Di bidang pertambangan hal di atas tidak terjadi, dan pada zaman Orla tidak terjadi “investasi” asing dalam bidang ini. Pernah ada wacana supaya ada investasi. Baru pada pemerintah Orba Departemen Pertambangan membuat konsep Kontrak Karya (contract of works) untuk pertambangan yang saya tidak begitu faham isinya dan bedanya dengan sistim konsesi (5a Contract) sebelum perang dunia ke-2 (atau zaman kolonial), tetapi pada dasarnya adalah KP bisa didapatkan oleh pihak asing asal berdomisili di Indonesia. Dalam hal ini perusahaan harus memberikan royalti kepada pemerintah (sebaliknya dengan production contractor yang  dibayar oleh Permina). Maka kontrak karya itu diberlakukan untuk PT Caltex Pacific Indonesia dan PT Stanvac Indonesia sampai berakhirnya konsesi yang didapatkan sejak zaman Belanda, Maka dengan konsep kontrak karya ini maka diundang perusahaan pertambangan asing, seperti Inco, Freeport, Alcoa dan banyak lagi, dan sebagian berhasil seperti PT Inco, PT Freeport, PT Newmont dsb. Hal ini juga terjadi dalam bidang batubara. Di lain pihak Pertamina ditugaskan untuk menjamin persedian BBM dalam negeri, bukan sekedar mencari, memproduksikan dan memasarkan BBM saja,

(Note: Gambar diatas memperlihatkan produksi meningkat ketika ada investasi)
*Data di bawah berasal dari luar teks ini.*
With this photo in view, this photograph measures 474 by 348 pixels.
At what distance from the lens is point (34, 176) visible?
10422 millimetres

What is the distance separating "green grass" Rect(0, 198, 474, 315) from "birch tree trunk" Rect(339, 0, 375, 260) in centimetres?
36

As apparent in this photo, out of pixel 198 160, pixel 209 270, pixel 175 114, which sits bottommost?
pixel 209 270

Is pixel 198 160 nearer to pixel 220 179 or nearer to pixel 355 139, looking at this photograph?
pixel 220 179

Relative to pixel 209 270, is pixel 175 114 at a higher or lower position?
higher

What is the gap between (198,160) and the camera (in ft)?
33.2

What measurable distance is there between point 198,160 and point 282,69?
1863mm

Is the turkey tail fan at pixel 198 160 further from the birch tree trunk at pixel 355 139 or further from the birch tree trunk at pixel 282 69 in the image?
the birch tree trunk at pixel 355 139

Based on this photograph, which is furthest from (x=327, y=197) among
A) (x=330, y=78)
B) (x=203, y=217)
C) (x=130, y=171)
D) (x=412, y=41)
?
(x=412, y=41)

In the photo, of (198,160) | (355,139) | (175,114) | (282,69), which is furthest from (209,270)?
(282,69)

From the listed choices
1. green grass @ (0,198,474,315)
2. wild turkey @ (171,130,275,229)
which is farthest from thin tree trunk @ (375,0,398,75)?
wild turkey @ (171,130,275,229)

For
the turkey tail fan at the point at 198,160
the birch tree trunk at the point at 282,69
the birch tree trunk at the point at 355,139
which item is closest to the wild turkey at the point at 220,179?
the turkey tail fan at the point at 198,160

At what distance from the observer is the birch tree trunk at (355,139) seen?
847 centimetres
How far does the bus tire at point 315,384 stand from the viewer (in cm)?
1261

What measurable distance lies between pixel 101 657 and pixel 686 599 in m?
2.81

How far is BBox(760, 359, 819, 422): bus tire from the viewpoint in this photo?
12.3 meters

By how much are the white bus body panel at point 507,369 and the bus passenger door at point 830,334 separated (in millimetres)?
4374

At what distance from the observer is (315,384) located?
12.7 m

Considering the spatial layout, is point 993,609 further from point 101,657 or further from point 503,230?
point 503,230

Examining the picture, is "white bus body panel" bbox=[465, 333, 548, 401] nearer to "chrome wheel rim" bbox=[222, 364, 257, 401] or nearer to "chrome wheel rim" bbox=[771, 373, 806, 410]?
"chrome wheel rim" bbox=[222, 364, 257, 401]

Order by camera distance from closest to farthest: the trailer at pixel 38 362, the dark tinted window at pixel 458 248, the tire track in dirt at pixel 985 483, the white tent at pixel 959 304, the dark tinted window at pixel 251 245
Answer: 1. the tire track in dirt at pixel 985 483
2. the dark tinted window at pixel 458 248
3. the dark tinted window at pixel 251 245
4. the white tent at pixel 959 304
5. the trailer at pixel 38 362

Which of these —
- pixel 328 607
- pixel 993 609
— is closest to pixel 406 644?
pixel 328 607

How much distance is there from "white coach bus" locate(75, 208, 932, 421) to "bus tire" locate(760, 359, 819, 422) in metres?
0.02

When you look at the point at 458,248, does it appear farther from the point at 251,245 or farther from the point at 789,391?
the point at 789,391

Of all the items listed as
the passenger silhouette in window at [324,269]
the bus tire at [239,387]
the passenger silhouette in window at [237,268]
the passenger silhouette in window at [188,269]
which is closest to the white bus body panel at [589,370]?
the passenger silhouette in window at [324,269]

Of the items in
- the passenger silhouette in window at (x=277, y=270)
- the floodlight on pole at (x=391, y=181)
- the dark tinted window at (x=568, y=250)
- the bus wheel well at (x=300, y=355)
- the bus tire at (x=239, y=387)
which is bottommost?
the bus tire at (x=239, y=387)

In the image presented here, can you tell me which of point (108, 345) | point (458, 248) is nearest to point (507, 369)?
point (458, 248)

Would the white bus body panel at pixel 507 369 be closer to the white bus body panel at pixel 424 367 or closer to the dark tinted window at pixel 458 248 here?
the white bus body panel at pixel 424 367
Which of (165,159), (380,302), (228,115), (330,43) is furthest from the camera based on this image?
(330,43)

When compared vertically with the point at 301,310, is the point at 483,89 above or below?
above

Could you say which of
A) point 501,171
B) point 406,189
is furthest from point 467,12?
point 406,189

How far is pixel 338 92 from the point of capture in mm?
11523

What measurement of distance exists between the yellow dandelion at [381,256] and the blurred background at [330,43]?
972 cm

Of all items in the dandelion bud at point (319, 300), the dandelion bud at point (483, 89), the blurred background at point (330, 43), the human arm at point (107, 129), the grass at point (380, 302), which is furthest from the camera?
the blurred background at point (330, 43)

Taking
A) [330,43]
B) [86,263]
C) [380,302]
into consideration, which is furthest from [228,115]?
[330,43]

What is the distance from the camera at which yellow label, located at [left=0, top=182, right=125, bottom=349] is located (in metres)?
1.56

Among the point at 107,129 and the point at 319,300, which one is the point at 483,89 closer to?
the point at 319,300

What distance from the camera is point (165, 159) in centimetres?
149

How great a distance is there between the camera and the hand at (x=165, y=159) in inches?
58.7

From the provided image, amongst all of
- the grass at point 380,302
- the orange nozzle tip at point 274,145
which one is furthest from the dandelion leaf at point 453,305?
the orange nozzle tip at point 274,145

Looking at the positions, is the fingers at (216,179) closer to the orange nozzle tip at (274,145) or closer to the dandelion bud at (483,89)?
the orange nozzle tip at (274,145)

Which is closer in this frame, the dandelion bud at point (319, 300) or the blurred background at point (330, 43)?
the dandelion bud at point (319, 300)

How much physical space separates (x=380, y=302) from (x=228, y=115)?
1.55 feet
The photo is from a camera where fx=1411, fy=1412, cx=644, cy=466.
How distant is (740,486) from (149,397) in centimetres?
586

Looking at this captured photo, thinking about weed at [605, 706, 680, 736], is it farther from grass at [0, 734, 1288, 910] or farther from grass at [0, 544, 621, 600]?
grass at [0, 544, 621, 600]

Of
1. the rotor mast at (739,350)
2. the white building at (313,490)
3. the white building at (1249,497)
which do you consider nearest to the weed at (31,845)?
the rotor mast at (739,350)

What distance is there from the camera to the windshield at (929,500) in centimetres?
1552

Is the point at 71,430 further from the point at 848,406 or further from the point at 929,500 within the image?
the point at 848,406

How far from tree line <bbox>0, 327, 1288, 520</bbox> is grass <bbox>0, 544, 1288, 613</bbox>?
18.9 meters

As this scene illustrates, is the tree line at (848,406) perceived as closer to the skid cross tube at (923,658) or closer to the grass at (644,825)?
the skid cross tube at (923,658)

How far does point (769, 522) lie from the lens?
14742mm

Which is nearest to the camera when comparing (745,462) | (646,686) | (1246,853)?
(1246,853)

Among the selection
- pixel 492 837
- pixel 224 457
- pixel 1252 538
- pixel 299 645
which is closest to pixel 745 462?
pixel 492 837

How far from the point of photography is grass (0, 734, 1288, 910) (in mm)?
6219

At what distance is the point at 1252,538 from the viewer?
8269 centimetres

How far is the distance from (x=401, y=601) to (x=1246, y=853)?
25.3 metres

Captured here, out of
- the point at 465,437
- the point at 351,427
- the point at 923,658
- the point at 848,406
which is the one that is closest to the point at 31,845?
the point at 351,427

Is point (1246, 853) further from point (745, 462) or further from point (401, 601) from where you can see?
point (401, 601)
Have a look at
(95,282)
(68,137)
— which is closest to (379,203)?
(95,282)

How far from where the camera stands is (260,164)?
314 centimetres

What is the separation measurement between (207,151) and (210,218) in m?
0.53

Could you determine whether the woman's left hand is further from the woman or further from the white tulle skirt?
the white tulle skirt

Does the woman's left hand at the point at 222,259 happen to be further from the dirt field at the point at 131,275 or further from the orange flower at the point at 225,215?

Nah di zaman Suharto inilah terjadi secara berangsur liberalisasi dalam sistim perekonomian kita menuju ke free market economy di mana investor sangat didambakan untuk datang (zaman Sukarno tidak ada istilah investor asing, yang ada istilah imperialist kapitalist yang perlu diganyang), Pada permulaannya sistim sosialisme ini masih dipegang teguh dengan diangkatnya Prof. Dr. Sumitro Djojohadikusumo (ayahanda Prabowo) seorang sosialis (pernah ketua Partai Sosialis Indonesia yang kemudian dibubarkan Sukarno) dan lulusan Sekolah Tinggi Ekonomi di Rotterdam (seperti juga Kwik Kian Gie) sebagai menteri perekonomian, dimana pada waktu itu masa suburnya BUMN yang berbentuk PN (yang kemudian dianggap gagal karena dianggap merupakan sarang korupsi) dan masih adanya Perencanaan Ekonomi Terpusat yang disebut Bapenas. Kemudian mulailah perekonomian dikembangkan oleh yang disebut Berkeley Mafia yang sampai sekarang masih berlanjut.
:-( “Looh Pakdhe, katanya pemimpin yang sekarang merakyat kan mestinya lebih membela rakyat bukan investor kan. Lah mosok sekarang malah jadi kapitalis ?”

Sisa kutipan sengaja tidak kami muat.